Fiche de l’Observatoire Foi et Culture (OFC) du mercredi 14 mars 2018.

Rod DreherVoilà un livre qui contient pas mal de choses contestables tout en posant de vraies questions sur les défis que doivent relever ceux qui veulent vivre en chrétiens aujourd’hui. Un livre sur lequel un certain nombre de nos séminaristes et de nos jeunes prêtres ont tendance à se précipiter sans trop de recul critique, ce qui suppose que nous les aidions à faire la part des choses en faisant l’effort de le lire et d’en parler avec eux.

La thèse de Rod Dreher, journaliste et écrivain américain, est simple – simpliste diront certains. De même que saint Benoît, à la fin du Ve siècle, a quitté le monde pour vivre loin de « l’abîme des vices, de l’ambition et de la sensualité » d’abord comme ermite dans la solitude, puis comme père abbé d’une communauté monastique, de même les chrétiens d’aujourd’hui, pour être chrétiens « dans un monde qui ne l’est plus », sont appelés à se retirer du monde et à former des « réseaux de résistance » (p. 37) et une « contreculture » (p. 45). Nous voilà d’emblée aux antipodes de Gaudium et Spes et de son objet : « l’Église dans le monde de ce temps ». Si elle est dedans, avec le ferme propos de ne pas déserter, elle ne peut être à côté, encore moins contre le monde.

Le diagnostic de la première partie, très marqué par la situation du catholicisme américain (le sous-titre original parle d’ailleurs de la « nation » – sous-entendu la nation américaine – et non du « monde ») et par la montée des revendications de plus en plus hégémoniques d’une culture dominante post-chrétienne (un « déluge historique »), est sans appel : « Il est aisé de voir que nous avons perdu sur tous les fronts, et que les flots incessants du sécularisme ont débordé nos fragiles barrières » (p. 31). Plus grave encore, ce sécularisme relativiste et individualiste ne s’est pas imposé à la société seulement, mais a été intériorisé par les chrétiens eux-mêmes, qui se satisfont désormais d’un vague D.E.T. – « déisme éthico-thérapeutique » (p. 33), assorti d’un credo minimaliste qui ne dérange plus personne.

Un parcours historique dessiné à gros traits (chapitre 2, « les racines de la crise ») est censé fonder ce diagnostic. Une réflexion du sociologue Philip Rieff (p. 71) le synthétise en ces termes : « L’homme religieux naissait pour le salut.
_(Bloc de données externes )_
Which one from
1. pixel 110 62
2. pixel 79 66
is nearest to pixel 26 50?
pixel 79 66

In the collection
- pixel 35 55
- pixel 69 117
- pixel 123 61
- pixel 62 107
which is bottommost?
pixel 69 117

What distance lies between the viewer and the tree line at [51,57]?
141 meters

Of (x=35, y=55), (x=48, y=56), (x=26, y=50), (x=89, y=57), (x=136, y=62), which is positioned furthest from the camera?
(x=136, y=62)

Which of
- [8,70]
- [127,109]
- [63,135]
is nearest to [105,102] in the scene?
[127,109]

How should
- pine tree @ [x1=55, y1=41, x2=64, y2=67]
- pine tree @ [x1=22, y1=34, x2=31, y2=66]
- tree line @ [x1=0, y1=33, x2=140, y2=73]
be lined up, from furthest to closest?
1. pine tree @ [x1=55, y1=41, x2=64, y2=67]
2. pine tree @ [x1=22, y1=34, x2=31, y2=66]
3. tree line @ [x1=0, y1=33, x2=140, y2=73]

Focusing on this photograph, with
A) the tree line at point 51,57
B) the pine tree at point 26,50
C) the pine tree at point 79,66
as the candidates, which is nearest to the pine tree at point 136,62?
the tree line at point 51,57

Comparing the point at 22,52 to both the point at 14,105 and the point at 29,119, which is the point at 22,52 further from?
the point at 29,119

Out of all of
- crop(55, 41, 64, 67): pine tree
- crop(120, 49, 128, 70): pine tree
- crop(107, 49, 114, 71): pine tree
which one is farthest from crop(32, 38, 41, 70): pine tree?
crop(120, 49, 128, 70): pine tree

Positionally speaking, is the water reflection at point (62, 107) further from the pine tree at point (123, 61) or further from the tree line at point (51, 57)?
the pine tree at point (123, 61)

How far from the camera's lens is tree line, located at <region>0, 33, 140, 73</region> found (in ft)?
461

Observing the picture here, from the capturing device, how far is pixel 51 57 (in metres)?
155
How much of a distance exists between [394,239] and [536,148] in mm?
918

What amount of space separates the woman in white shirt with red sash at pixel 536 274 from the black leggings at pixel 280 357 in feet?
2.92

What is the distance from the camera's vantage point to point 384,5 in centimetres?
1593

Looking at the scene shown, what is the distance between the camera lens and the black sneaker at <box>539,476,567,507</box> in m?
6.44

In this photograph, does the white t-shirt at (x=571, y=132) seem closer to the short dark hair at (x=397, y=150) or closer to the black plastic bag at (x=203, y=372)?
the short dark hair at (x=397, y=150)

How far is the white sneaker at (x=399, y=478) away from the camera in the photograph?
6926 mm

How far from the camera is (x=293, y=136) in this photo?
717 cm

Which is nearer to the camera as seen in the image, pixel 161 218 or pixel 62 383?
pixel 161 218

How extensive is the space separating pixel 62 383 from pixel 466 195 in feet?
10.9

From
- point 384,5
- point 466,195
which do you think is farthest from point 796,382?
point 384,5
L’homme psychologique naît pour la satisfaction. » Cette transposition de la distinction paulinienne entre le « psychique » et le « spirituel » va un peu vite en besogne, mais elle aboutit un peu plus loin à un constat qui est loin d’être faux et qui vaut aussi en partie pour notre société française actuelle : « Le cœur de la politique américaine [n’est] plus l’économie, mais la guerre culturelle » (p. 123).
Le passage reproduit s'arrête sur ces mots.